Cell membrane composition and structural architecture is critical for the health of the cells and hence the body. On the one hand, the membrane needs to be rigid enough to provide sound cellular structural architecture. On the other hand, the membrane needs to be fluid enough to allow nutrients in and waste products out, as well as to permit the free floating of cellular receptors in its phospholipids bi-layer. Cellular receptors in the phospholipids bi-layer are binding places or “docking stations” for hormones and other bioactive nutrients that affect the life of the cells. An example is cholesterol particles transporting fatty acids and other fat components from the liver to the cells. The yellow protein on top of the kolesterol particle (Figure 7) is connecting to the receptor on the cell membrane surface to deliver fatty acids and other fat components to the cell. Ideally, the free floating cellular receptors should be moving around on the membrane surface “like rafting on a boat in a river”.

 

Figure 7. Free floating cellular receptors and a cholesterol particle that carries fatty acids and other fat components in the blood from the liver to all of the body’s cells.

 

7. Omega-6 (AA)/Omega-3 (EPA+DHA) Balance

The ratio between the omega-6 arachidonic acid (AA) and the marine omega-3 essential fatty acids eicosapentaoenic acid (EPA) and docosahexaoenic acid (DHA) reflects mood related wellness. This Index should be below 1:1. If  above 1:1 (yellow or red value) you may benefit from changing your diet according to our  “How to change your diet guide”.

 

Figure 8 shows that the value of this "Mood related wellness index" among the first 2,322 individual samples analysed  in our laboratories, the majority have an imbalance and should improve their dietary habit. This conclusion is the same after evaluating 50,000 samples (per June 2014). 

 

Figure 8. Mood related Wellness Index should preferably be below 1:1

 

The figure below shows that reduction in this Index affects a number of factors linked to mood related wellness in a significant manner [39]. There is  ample evidence that imbalances  in fatty acids profile can induce depression [40, 41]. Marine omega-3 EPA and DHA may also act as mood stabilizers [42, 43].

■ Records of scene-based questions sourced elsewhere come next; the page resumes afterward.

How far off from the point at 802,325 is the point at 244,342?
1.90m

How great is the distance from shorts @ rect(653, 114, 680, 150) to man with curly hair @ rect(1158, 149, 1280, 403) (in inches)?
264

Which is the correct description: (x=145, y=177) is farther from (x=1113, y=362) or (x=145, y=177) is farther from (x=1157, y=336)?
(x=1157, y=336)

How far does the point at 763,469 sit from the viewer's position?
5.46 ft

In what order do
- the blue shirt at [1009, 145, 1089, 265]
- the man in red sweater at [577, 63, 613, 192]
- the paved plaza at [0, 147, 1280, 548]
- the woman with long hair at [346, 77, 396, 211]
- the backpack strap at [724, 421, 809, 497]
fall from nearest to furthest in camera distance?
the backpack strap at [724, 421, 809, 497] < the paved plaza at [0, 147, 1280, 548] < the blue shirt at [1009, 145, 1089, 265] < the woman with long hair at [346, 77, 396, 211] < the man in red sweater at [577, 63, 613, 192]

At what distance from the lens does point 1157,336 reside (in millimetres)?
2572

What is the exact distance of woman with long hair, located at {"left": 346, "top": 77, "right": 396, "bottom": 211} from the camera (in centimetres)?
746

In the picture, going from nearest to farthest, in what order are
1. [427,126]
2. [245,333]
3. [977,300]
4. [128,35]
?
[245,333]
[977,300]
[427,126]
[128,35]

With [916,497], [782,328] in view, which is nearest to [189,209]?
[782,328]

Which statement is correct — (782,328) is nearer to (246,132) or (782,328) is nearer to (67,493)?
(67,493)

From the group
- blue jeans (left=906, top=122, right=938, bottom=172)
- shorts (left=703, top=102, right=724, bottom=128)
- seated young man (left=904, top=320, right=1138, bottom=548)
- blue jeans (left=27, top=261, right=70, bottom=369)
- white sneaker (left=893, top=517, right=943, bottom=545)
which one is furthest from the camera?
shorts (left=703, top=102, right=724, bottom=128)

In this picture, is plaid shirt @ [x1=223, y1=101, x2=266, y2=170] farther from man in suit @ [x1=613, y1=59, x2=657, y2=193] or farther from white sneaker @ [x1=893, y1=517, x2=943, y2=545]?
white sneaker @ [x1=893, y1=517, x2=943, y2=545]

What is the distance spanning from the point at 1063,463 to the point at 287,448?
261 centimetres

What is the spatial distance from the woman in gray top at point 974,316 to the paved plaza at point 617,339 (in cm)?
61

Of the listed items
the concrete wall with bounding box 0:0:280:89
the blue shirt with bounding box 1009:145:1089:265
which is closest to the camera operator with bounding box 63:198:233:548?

Daily administration of 3 g of marine omega-3’s EPA and DHA for 3 months significantly decreased feelings of anger and anxiety among substance abusers compared with placebo group [44]. Several clinical studies show that cognitive performance improves with increased anti-inflammatory consumption of marine omega-3 EPA and DHA [45, 46, 47]. Childhood and old age are two critical and vulnerable stages in life when the supply of marine omega-3 (EPA and DHA) are fundamental for good brain functioning. In these periods, omega-3 deficiency is associated with learning and memory deficits as well as mood.
 
The possible mechanism may be that when neurons are stimulated with neurotransmitters both marine omega-3 EPA and DHA and omega-6 arachidonic acid (AA) are released from membrane phospholipids and metabolized in the brain giving rise to a series of bioactive compounds such as prostaglandins, thromboxanes, leukotrienes, lipoxins, resolvins and protectins, including neuroprotectin D1 from free DHA. These bioactive local “hormones” can modulate and influence several pathways relating to neurotransmitters such as serotonin, noradrenalin that affect the rate of heart contractions, acetylcholine affecting sustained attention, and dopamine affecting reward-driven learning in the brain [48, 49, 50].